Do I really need to describe what happened next? The calls kept coming. Over time, our conversations grew friendlier and more familiar. In addition, her lists of requests got longer and longer. I always played whatever she wanted. Oddly, I only have a clear recollection of one other song, Lost and Found by Brooks & Dunn, another tune of fixation and manipulation. You’d think I would have clued in. Nope. We were both from New York. We were about the same age. And like I said, she sounded normal.
One night, I got his sob story about how she was supposed to go Christmas shopping with a friend but the friend cancelled. You think she threw Christmas in there by accident? It’s the season of charity, of good will, of doing unto others, whatever the heck that means. She knew what I would say. What else could I say? I’m a gentleman; and contrary to popular opinion, chivalry is not quite dead.
“I’ll go shopping with you.” I made the offer without thinking, without even realizing that, in five careless words, I’d stepped over my own line.”
That first date was to a Chinese restaurant. Cliché, right? What can I say? I wasn’t thinking very clearly at the time.
The next few weeks were a blur. We saw more of each other. She called the radio station several times a night. I gave her my home number. I know; I know. I hadn’t just broken my rule; I’d shattered it and ground the pieces into a fine powder. I didn’t care. As Kenny Chesney would say, she Had Me from Hello.
She moved to Phoenix right after Christmas. The song requests stopped but the phone calls didn’t.

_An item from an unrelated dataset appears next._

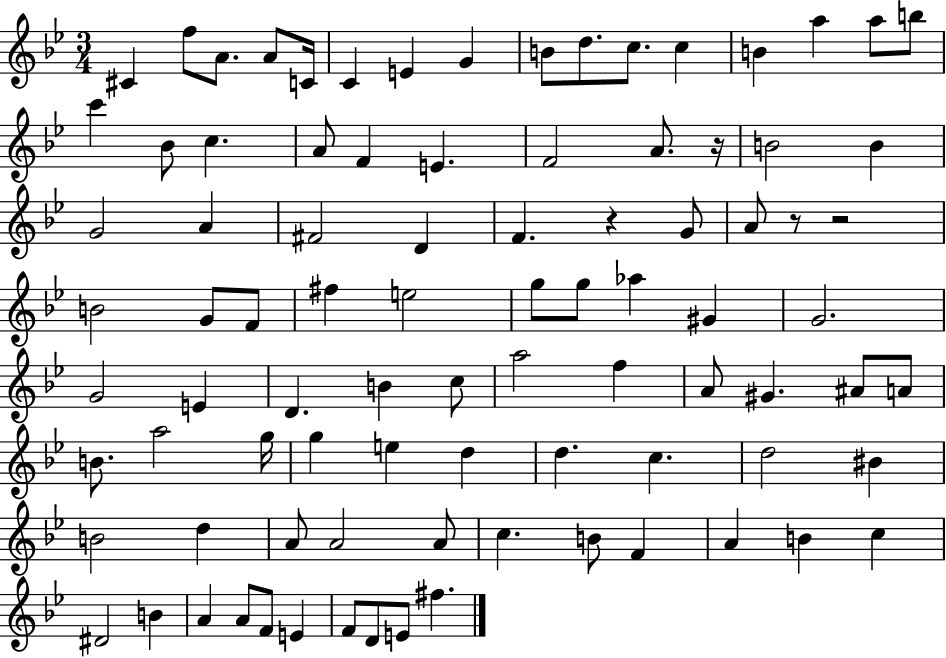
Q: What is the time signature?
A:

She knew I had some vacation days coming. She also knew I had money in the bank. Some of it went to American Airlines. The rest was spent in posh restaurants and on anything else I thought might capture her fancy. I even pulled strings to score some concert tickets and backstage passes. I was trying to sweep her off her feet but she seemed unmoved. I told her I loved her. She thanked me for visiting and drove me back to the airport.
Eventually, she moved back to North Carolina. I’d advanced several steps up the corporate ladder by then. I had the mid-day air shift. I was also the music director and in charge of promotions. I’d come to enjoy my job and I don’t mind telling you I was good at it. I’d actually become something of a celebrity, adored by men and women alike. It sounds kind of weird but I’m dead serious. Was that what finally did it? Was she afraid that, because I was “in demand,” she might actually lose me? I don’t think that was it but the switch finally did flip. She realized her infatuation matched my own. This revelation was delivered as yet another song request, this time in the form of a dedication, to me. The song she chose was Your Love Amazes Me by John Berry. The chorus begins “don’t you ever doubt this love of mine,” and I haven’t.
My wife and I are two months shy of our sixteenth wedding anniversary. They’ve been the best sixteen years of my life. Today is my wife’s birthday. I’d usually write her a love letter. I decided to do it a little different this time. This blog post is my gift to the woman who turned my world upside-down and has given me more happiness, more love and more fulfillment than I ever dreamed possible. Thank you, Dear. I love you, now, then and forever. Happy Birthday!
One final note: although love at first sight can sometimes be a one way street, my lovely wife was never as cold or callous as I tried to make her sound. We had a wonderful friendship that blossomed into a life-long love. I just blossomed a little quicker.